Supplier management programmes are often just used to manage performance and compliance © Getty Images
Supplier management programmes are often just used to manage performance and compliance © Getty Images

Five ways to botch your supplier management programme

12 March 2021

Procurement must avoid making the “same mistakes again and again” when it comes to running supplier management programmes.

Jamie Ogilvie-Smals, VP at consultancy GEP, told SM discussions around the creation of supplier management programmes to foster collaboration and innovation had been held for a long time. 

“In practice, we see the same mistakes again and again where supplier management programmes are often a blunt instrument used to manage supplier performance and contractual compliance,” he said. 

While procurement will always have a focus on cost and service, the Covid pandemic has highlighted limitations of the “cost-optimised, just-in-time global supply chain”.

Ogilvie-Smals shared five key pitfalls that would “undermine the best, well-intended supplier management programme”.

1. Failure to recognise that not all relationships are equal

Ogilvie-Smals explained procurement often uses the “2x2 Kraljic matrix” to classify suppliers into four categories: strategic, bottleneck, leverage and routine, with two parameters; business impact and supply market complexity. 

“The problem is that this segmentation simply isn’t sufficient and often leads to execution errors and poor ROI. Too many of the suppliers end up positioned in the ‘top-right,’ and undermines our ability to prioritise the key relationships,” he said. 

Procurement should look to apply an additional lens, such as long-term compatibility. By identifying the most important, strategic suppliers, it “prevents being under-resourced, time constrained, and not having the right focus,” he said.

“Effective supplier management should be treated as a hierarchy, with the building blocks of category management, strategic sourcing, risk, contract and performance management.

“Relationship management should sit firmly at the top of the pyramid, characterised by an effort to work collaboratively to maximise mutual-value and build trust with the suppliers that are crucial to your organisation’s success.”

2. Losing value by not doing the right things with the right suppliers

A crystal clear understanding of how each supplier directly contributes to your organisation's overarching strategy will provide a greater ability to drive the most value by “doing the right things with the right suppliers”, Ogilvie-Smals said.

SOURCE DATA »
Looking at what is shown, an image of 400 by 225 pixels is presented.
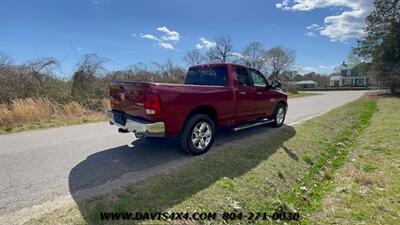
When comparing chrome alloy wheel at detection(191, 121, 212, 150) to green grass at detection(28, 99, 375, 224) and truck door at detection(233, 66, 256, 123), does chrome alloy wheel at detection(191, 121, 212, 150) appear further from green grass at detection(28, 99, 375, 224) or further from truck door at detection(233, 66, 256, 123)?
truck door at detection(233, 66, 256, 123)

ACTIVITIES »
**1.** Answer the following from the supplier management article.
(a) On what date was the article published?
(b) Into which four categories does the "2x2 Kraljic matrix" sort suppliers?
(c) According to Ogilvie-Smals, what should sit firmly at the top of the pyramid?
**2.** Write the next part of the supplier management article, starting after its final sentence.

EXERCISE RESULTS »
**1.**
(a) 12 March 2021
(b) Strategic, bottleneck, leverage and routine
(c) Relationship management

**2.**
Once this awareness is in place, organisations will be able to identify the supplier relationships that need the additional layer of relationship management beyond contract, performance and risk management, he said. 

“This is where the added value, that goes above and beyond the terms of the contract, will be realised,” he added. 

3. Lack of cross-functional collaboration to drive business involvement

Many organisations view supplier management as a procurement-specific programme, but to be truly effective, it should be procurement-led with engagement and participation from stakeholders across the organisation, Ogilvie-Smals said. 

“It is common to come across instances of negotiations with suppliers on a supplier management initiative falling through in the last stage due to lack of inter-department communication and coordination.

“For such initiatives to be successful, procurement should build a cross-functional working team consisting of direct stakeholders, and use its data and team to coordinate and drive the initiative to ensure ‘localised execution’,” he said. 

4. A lack of appropriate governance, reporting and actionable insights

Ogilvie-Smals said it is common for organisations to underestimate the size and level of change required to deliver on objectives. They should use a centralised-management and localised-execution approach to ensure this doesn’t happen with supplier management.

“The core committee is responsible for programme management and execution, and the localised cross-functional team is responsible for the supplier-specific initiatives. To ensure alignment across initiatives and the wider business strategy, create a steering committee of senior executives to provide timely strategic direction, and closely track impact and value,” he said.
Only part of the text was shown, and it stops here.